• TASK GOAL:
Every line of the entries below that carries the string "color" should be copied.

··· RECORDS FOR THIS EXERCISE ···

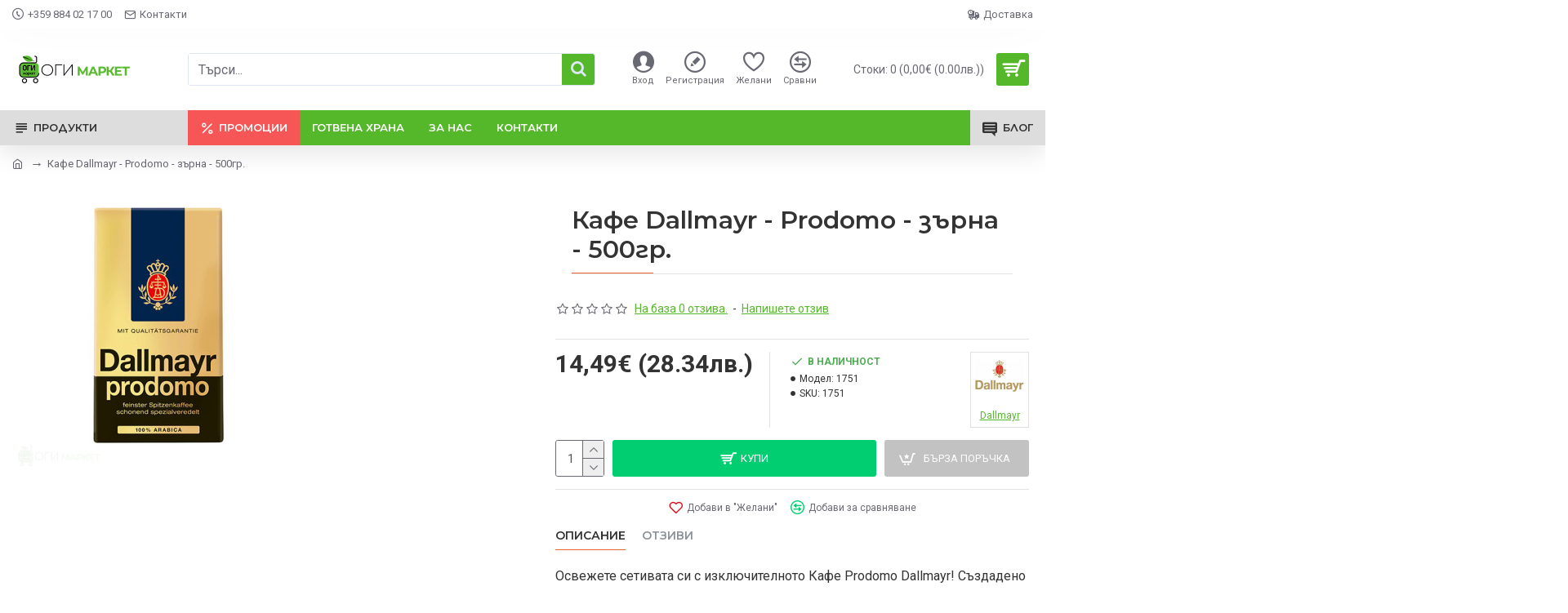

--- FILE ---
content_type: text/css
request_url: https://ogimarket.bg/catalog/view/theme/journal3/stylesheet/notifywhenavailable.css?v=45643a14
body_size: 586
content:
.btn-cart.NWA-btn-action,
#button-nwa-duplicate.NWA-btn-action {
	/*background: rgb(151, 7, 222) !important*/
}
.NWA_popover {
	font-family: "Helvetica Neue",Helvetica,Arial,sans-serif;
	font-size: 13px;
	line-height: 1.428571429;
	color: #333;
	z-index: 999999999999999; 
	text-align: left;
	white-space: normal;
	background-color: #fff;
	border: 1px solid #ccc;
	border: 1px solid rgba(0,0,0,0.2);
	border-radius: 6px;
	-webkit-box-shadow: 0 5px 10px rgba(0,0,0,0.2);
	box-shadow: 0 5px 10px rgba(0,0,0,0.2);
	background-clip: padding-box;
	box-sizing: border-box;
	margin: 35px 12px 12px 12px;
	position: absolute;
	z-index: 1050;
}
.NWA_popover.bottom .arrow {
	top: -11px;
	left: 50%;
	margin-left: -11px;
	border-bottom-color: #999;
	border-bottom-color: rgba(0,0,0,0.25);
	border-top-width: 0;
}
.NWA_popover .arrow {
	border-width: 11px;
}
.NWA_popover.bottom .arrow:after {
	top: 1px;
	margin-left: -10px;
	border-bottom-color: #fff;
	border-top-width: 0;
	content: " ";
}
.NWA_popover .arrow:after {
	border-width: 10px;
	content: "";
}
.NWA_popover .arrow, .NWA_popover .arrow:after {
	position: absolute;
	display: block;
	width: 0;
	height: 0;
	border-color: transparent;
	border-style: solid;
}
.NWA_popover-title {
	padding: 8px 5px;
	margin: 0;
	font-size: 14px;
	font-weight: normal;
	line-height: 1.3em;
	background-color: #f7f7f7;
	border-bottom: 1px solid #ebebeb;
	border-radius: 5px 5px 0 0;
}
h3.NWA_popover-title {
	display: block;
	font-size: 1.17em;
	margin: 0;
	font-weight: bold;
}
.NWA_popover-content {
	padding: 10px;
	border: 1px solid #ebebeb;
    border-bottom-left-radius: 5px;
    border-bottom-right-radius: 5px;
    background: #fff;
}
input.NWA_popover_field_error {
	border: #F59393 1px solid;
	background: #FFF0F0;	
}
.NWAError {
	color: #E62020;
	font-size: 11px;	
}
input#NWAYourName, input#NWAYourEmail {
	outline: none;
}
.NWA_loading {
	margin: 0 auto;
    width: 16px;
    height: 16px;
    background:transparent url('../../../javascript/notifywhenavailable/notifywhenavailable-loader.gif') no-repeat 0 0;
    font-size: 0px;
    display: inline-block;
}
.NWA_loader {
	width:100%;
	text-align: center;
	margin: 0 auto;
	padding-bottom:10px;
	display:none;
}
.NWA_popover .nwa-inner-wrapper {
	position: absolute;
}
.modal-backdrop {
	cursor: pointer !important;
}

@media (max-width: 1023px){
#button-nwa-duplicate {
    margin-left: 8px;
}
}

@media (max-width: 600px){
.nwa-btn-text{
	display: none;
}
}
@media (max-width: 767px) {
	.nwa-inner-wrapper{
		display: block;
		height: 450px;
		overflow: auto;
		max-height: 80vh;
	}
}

···

• SOLUTION FOR THIS EXERCISE:
	color: #333;
	background-color: #fff;
	border-bottom-color: #999;
	border-bottom-color: rgba(0,0,0,0.25);
	border-bottom-color: #fff;
	border-color: transparent;
	background-color: #f7f7f7;
	color: #E62020;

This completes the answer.